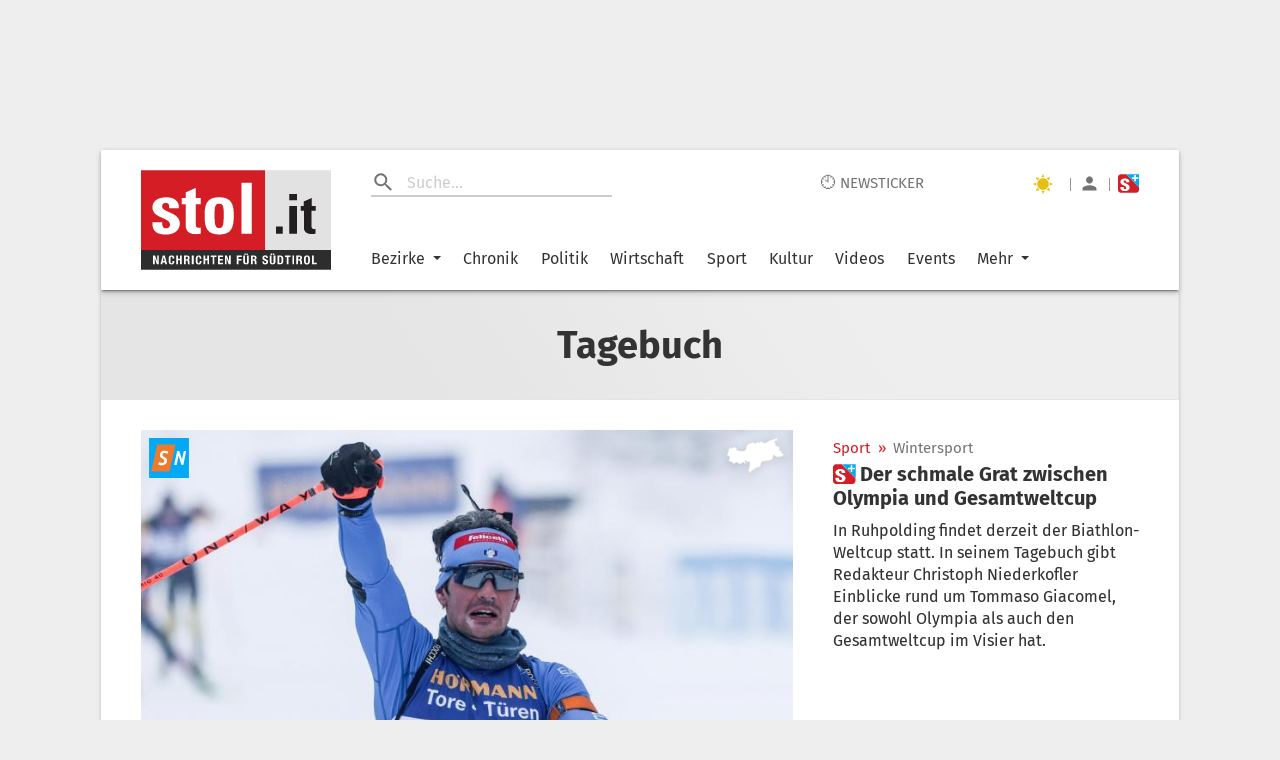

--- FILE ---
content_type: text/javascript;charset=utf-8
request_url: https://id.cxense.com/public/user/id?json=%7B%22identities%22%3A%5B%7B%22type%22%3A%22ckp%22%2C%22id%22%3A%22mkmiacvtrw9qmcux%22%7D%2C%7B%22type%22%3A%22lst%22%2C%22id%22%3A%22ny3o1kseskrgyusyz7f1wgs5%22%7D%2C%7B%22type%22%3A%22cst%22%2C%22id%22%3A%22ny3o1kseskrgyusyz7f1wgs5%22%7D%5D%7D&callback=cXJsonpCB1
body_size: 189
content:
/**/
cXJsonpCB1({"httpStatus":200,"response":{"userId":"cx:19qakicqc000y26qzhn85566g7:1mm7sugalfj7u","newUser":true}})

--- FILE ---
content_type: text/javascript;charset=utf-8
request_url: https://p1cluster.cxense.com/p1.js
body_size: 98
content:
cX.library.onP1('ny3o1kseskrgyusyz7f1wgs5');


--- FILE ---
content_type: image/svg+xml
request_url: https://www.stol.it/static/media/sportnews.af5848ce.svg
body_size: 63
content:
<svg xmlns="http://www.w3.org/2000/svg" viewBox="0 0 36 36.1"><style>.st2{fill:#fff}</style><path d="M0 0h36v36.1H0V0z" fill="#03a9f4"/><path d="M7.4 5.8L1.9 30.3h16.5L24 5.8H7.4z" fill="#ee7b2c"/><path class="st2" d="M29.7 19.6l.1.3v-.2l.4-2.4 1.1-5.1V12c.1-.2.1-.2.4-.2h1.6l.1.2-.1.4-1.3 6.8-1 4.7c-.1.5 0 .4-.5.4h-1l-.4-.2-.1-.5-1.9-6.2-.3-1.1-.1-.3-.1.1-.1.6-.7 3.3-.8 4-.1.1-.2.2H23c-.2 0-.3-.1-.2-.2v-.4l1.1-5 1.3-6.3.1-.4.3-.2H27c.1 0 .2 0 .3.2l.7 2.2 1.3 3.8.4 1.6M11.7 24.7c-1 0-2.1-.2-3-.6l-.4-.2v-.3L9 22c.1-.1.2-.2.4-.1l.3.1 1.4.4 1.4.1c.8-.1 1.3-.9 1.3-1.7 0-.5-.2-1.1-.6-1.4l-1.1-.8-.9-.5c-.5-.3-.8-.7-1.1-1.2a2 2 0 0 1-.3-1.1c0-.6 0-1.2.2-1.7.3-1 1-1.8 1.9-2.2a4 4 0 0 1 1.9-.4c1 0 2 .1 2.9.5l.4.1.2.1.1.3v.1l-.5.9-.3.6-.3.1-.4-.1-1.5-.5a2 2 0 0 0-1.3.1c-.8.3-1.2 1.2-.9 2l.4.6.9.7 1.2.7.7.6c.4.4.6.8.7 1.4a4 4 0 0 1-2.5 4.5c-.4.3-1.2.5-1.9.5"/></svg>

┄┄┄┄┄┄┄┄┄┄┄┄┄┄┄┄┄┄┄┄

- **What is expected**: Please give the number of lines in the data above that hold "cxense", and write nothing else.

- **Output of the exercise**: 2